[rulé sô tòno] (loc. trav. PHILO.)
Diogène de Sinope, dit Διογένης ὁ Σινωπεύς, philosophe j’me-foutiste de son état, laissa quelques belles saillies verbales à la postérité dont la fameuse demandant à Alexandre le Grand de s’ôter de son soleil qui lui vaut aujourd’hui encore quelques usages, même si l’insolent moderne préfère intimer d’aller niq*** sa mère (mais ceci est une autre histoire).
Mieux encore, il entreprit de créer rouler son tonneau à partir de ce qui lui servait d’habitation (même si certains ergotent encore sur la forme exacte de la baraque et prétendent qu’il s’agissait d’une jarre), expression qui quant à elle est désormais désuète.
Se donner une contenance pour ne pas passer pour un glandeur
Rouler son tonneau signifie en effet effectuer un travail sans aucun sens, soit ce qui fit le plus célèbre bavardeur de l’école cynique au beau milieu de l’agitation guerrière de Corinthe histoire de se donner une contenance et de ne pas passer pour un glandeur, chose hautement improbable en open space contemporain.
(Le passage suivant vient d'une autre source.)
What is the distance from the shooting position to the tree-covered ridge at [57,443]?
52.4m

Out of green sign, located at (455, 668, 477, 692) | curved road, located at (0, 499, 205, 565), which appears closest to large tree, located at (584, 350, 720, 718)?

Tandis que Corinthiens, Athéniens, Thébains et Argiens se préparent à se coltiner les Spartiates dans l’un de ces conflits complexes de la Grèce antique, Diogène s’affaire lui aussi (mais se gausse en son for intérieur) en faisant rouler son tonneau.
Si l’Antarctique avait été exploré et la tondeuse à gazon inventée on eût dit que le philosophe tondait la banquise, mais il faudra attendre la première tondeuse d’Edwin Beard Budding en 1830 et le 6e Congrès international de géographie de 1895 pour planifier une expédition en Terra Australis Incognita et voir émerger cette seconde expression.
Rouler son tonneau est donc bien la première à faire part d’une activité sans queue ni tête simulée pour faire comme tout le monde, preuve que déjà quatre siècles avant JC, il est de mauvais goût de ne pas partager l’enthousiasme de la valeur travail, les réunions soporifiques et les PowerPoint® animés d’effets sonores époustouflants¹.
Pierre angulaire de Politeia, ouvrage de Diogène qui prône aussi l’égalité hommes-femmes, la suppression de la monnaie et la liberté sexuelle, rouler son tonneau sera bien vite écartée du langage et cantonnée en surannéité avec ces idées capables de faire basculer l’organisation de la société et du travail dans le n’importe quoi.
Uniquement admise pour le tonnelier remisant l’une de ses belles barriques dans laquelle vieillira le bon vin, rouler son tonneau perdra ce sens séditieux et désinvolte.
Diogène le cynique se contentera d’une petite insolence solaire en guise de souvenir et le travail pourra ainsi continuer à rendre libre.